Nauczyciele, napiszcie na blogu Panu Chętkowskiemu, jak dziś smakowały Wam w pracy pączki – i te przemycone przez „mrówki” ze strefy wolnego handlu, i te nie będące owocem szkolnego handlu – a wdzięczności uczniowskiej.
Niech Gospodarz, pozbawiony szans na legalne zaopatrzenie, chociaż poliże dolce vita powszechnej rzeczywistości szkolnej przez ekran 😉
Oby smakowało, jak zawsze i ku chwale ewaluacji wyniku edukacyjnego!
🙂
A ja dalej jestem pod wrażeniem do jakiego absurdu doszło z tzw. zdrowym odżywianiem. Taki mały totalitaryzm – nie wolno, bo trzeba jeść to co zdrowe!!! Tylko pojęcie tego co zdrowe się zmienia. Kiedyś niezdrowe były jajka i masło – żryj margarynę. Okazało się, że masło jest zdrowsze. Pączek jest zdrowy ale zjedzony wcześni, bo daje kalorie na cały dzień. Zjedzony wieczorem jest niezdrowy. Zamiast wycofać ze szkół tylko chipsy i popcorn i tym podobne rzeczy to zaczęto robić rewolucję – efekt? Dzieciaki i tak kupują to co potrzebują tylko, że na zewnątrz szkoły. I jeszcze robienie durnych zmian w szkołach średnich – przecież licealiści są na tyle dorośli, ze mogą sami zdecydować czy chcą jeść śmieci i pic kawę czy nie. Paradoks – wszelcy piewcy wolności i demokracji robią wszystko abyśmy mieli zdrowo i radośnie, a komu się to nie podoba to go przymusimy – jak w pewnym filmie – ” ja wiem, że oni nas nie kochają ale my ich będziemy tak długo kochać aż oni nas pokochają. Sęk w tym ,że my potrzebujemy wszystkich i tych co nas kochają i tych co nas nie kochają”
@ totmes
Nie chodzi o kwestię, czy pączek i cokolwiek jest, czy nie jest zdrowe.
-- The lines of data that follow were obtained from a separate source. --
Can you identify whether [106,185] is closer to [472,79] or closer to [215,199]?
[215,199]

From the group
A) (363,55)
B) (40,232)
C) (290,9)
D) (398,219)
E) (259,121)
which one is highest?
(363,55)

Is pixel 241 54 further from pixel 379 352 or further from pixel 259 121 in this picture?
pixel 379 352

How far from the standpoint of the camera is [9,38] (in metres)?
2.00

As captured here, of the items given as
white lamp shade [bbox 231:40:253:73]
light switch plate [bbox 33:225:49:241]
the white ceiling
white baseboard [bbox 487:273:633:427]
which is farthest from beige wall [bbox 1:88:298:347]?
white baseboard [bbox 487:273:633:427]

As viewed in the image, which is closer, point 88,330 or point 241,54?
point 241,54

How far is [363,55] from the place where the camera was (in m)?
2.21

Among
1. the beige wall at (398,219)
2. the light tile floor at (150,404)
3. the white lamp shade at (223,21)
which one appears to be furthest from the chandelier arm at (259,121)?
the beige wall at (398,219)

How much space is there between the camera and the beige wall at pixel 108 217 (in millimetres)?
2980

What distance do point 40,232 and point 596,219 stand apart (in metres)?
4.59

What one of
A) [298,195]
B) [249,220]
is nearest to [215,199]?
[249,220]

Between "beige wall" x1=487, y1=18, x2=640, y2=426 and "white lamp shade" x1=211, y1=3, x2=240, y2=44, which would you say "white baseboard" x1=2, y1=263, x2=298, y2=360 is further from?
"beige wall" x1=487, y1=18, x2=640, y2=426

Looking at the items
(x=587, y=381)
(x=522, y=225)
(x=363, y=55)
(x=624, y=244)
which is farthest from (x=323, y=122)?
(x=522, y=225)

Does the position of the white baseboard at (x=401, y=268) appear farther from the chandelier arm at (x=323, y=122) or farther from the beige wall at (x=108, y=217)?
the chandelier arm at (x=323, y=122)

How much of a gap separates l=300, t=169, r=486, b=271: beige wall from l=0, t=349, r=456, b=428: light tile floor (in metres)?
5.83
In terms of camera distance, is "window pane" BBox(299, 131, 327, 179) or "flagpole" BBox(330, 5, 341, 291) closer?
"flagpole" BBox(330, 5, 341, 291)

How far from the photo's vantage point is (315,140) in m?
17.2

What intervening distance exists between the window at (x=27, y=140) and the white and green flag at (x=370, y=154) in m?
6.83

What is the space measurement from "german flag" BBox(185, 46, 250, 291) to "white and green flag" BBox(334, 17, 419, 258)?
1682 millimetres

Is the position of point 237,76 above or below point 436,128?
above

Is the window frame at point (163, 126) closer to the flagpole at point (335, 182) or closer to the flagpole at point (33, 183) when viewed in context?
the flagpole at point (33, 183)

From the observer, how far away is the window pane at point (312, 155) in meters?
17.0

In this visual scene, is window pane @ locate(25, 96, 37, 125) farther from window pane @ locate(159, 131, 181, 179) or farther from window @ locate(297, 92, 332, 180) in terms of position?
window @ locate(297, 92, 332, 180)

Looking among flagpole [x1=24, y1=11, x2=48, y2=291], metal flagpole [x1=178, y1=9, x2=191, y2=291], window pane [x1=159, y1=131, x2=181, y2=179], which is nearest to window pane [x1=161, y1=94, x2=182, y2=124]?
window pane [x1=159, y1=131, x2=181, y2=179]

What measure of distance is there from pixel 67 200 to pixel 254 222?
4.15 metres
Nie chodzi też nawet o to, czy jeść zdrowo, czy nie i kto ma o tym decydować w odniesieniu do dzieci oraz, biorąc pod uwagę starsze roczniki – młodzież.
Nie chodzi tym bardziej o to, kto i co można kupować; czy dzieci i rodzice mają prawo i obowiązek decydować na co wydawać pieniądze.
To sa kwestie pochodne, dyskusyjne i merytorycznie niemożliwe do rozstrzygnięcia administracyjnego w demokratycznym i cywilizowanym kraju.
Chodzi tymczasem wyłącznie o to, co można lub nie można sprzedawać. Na przykład w szkole, pod fałszywym pozorem zdrowia.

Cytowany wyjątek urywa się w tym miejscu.